In 1970, cannabis was placed as a schedule I drug under the Controlled Substance Act (CSA). Schedule I substances are defined by the DEA as drugs without an accepted medical use, high abuse potential, and potential of severe psychological or physical dependence. Since cannabis was denoted a schedule I in 1970, there has been controversy on whether cannabis should be a schedule II. Schedule II substances have a high abuse potential and a potential of psychological or physical dependence (DEA, 2015).
The main differences between Schedule I and II are the severity of the potential danger and the potential medical use of the substance. In order to do clinical research for potential medical uses of cannabis, the researcher must have a DEA license and approval from the FDA. As a schedule I drug, cannabis is difficult for researchers to obtain. To obtain the substance, the researcher has to go through the National Institute on Drug Abuse (NIDA). These steps a researcher has to go through to obtain and research a schedule I drug tend to be problematic and limiting the amount of studies conducted within the United States. Therefore, most studies have been done on tetrahydrocannabinol (THC), a component of cannabis, and cannabinoids.

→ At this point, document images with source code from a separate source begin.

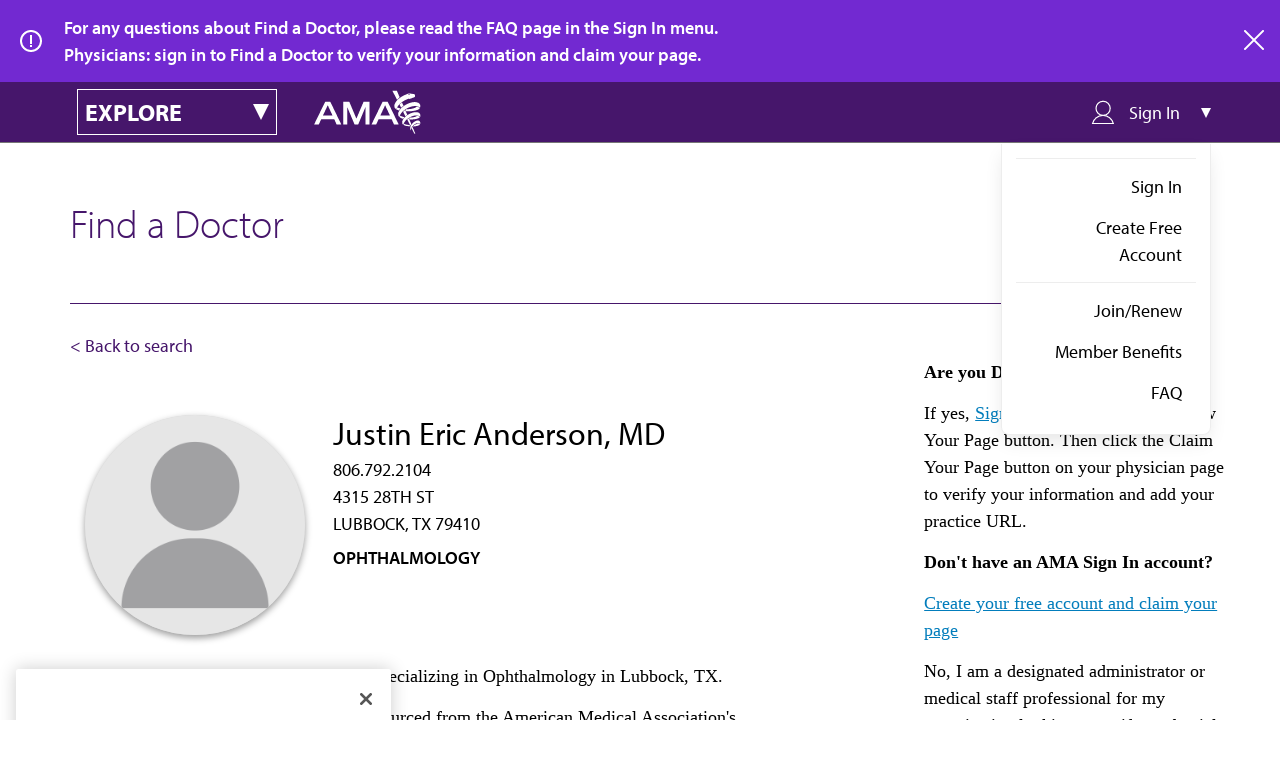

--- FILE ---
content_type: application/javascript
request_url: https://api.ipify.org/?format=jsonp&callback=getIp
body_size: -48
content:
getIp({"ip":"3.138.156.110"});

There are more than 60 compounds in cannabis. THC is the most studied of the components and is psychoactive. It can be ingested or inhaled and is commonly thought of as the “high” component of cannabis. THC works by binding to cannabinoid receptors, the most prominent receptor found within the body. Another compound is cannabidiol (CBD) which is non-psychoactive and is thought to contain the medicinal effects of cannabis. THC and CBD work synergistically enhancing their effects, known as the Entourage Effect. This explains that both, THC and CBD, need to be present for medical benefits, however, THC can be at a much lower concentration for medical marijuana (cannabis).
Cannabis has several studies from other countries that support medical use. The American Academy of Neurology supports the use of cannabinoids for multiple sclerosis (MS). Evidence supports improvements in spasticity and reduction of central pain in MS. The US National Cancer Institute suggests evidence of cannabis use for cancer-related pain and vomiting (antiemetic). Other possible areas of treatment are with HIV neuropathy, depression, and neurodegenerative disorders. There are presumed disadvantages of cannabis. These include anxiety, dysphoria, euphoria, hallucinations, paranoia, acute memory impairment and reduced cognitive function. Smoking cannabis is thought to have an effect on the increase in airway diseases, risk of schizophrenia, and oropharyngeal cancers.
In the US, there has been 28 states and DC to legalize medical marijuana, including Minnesota. Other states have legalized the use of the non-psychoactive extract called CBD. There are 7 states and the District of Columbia which have legalized the recreational use of marijuana. Nearly half of US citizens have used cannabis once in their life. A common misconception is lowering cannabis to a schedule II drug will increase the likelihood of it being used recreationally, but I believe it should be lowered for the use of research on further potential medical uses and long-term effects of cannabis. The United States has moved forward with medical uses for cannabis, but it continues to be a schedule one. Researchers have difficulty accessing it, yet it has been legalized in many states. Questions about the long-term effects are prevalent in the US, but we must rely on other countries to continue the research. Many people here in the US have access to cannabis for health benefits, but researchers struggle to gain access to it to understand the mechanism, long-term use effect, or how else it may be used.